A statement by EU finance ministers that future rescue loans by European governments would have seniority over all other creditors except the IMF reduced the prospects of private bondholders being repaid in full, it said.

Trichet, who has voiced concern about making private bondholders share losses in any future default, said on Friday that EU governments must state clearly they will not seek haircuts and debt restructuring as a condition for giving aid.

Spanish Economy Minister Elena Salgado said her country, which has rushed out new privatization plans to pacify markets, was definitely not next in line for outside assistance.

She also told BBC radio that the European Union could not have a common currency without a common economic policy and stronger joint economic governance.

Spain has been at odds with Germany over the need for more fiscal solidarity in the euro zone.

German Finance Minister Wolfgang Schaeuble was quoted on Friday as saying European governments had all the means needed to save the euro and could count on global support. He also predicted financial markets' nervousness would gradually ease.

I am totally convinced that we have all the means to preserve the future of the euro as a stable global currency, Schaeuble told French business daily Les Echos.

Asked about financial markets' nervousness despite a weekend deal for an 85 billion euro bailout for Ireland, Schaeuble said: We currently have a concern which does not correspond to reality. But I am convinced that it will disappear as we apply in a consistent manner the decisions which have been taken.

RELIEF

On Thursday, Trichet provided relief for commercial banks in peripheral euro zone countries, some of which are frozen out of interbank lending and have become totally dependent on the ECB for funds, by announcing the bank would continue unlimited funding at its base rate for at least another three months.

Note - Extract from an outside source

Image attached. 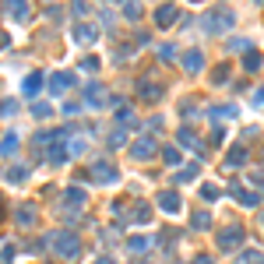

And he sought to deter speculation against euro zone debt by reminding markets that the central bank was continuing to buy government bonds and explicitly did not discourage market expectations that it would be stepped up.

Referring to the policy the ECB started after Greece was bailed out in May, he said: The Securities Market Program (SMP) is ongoing, I repeat -- ongoing ... I won't comment on the observations of market participants.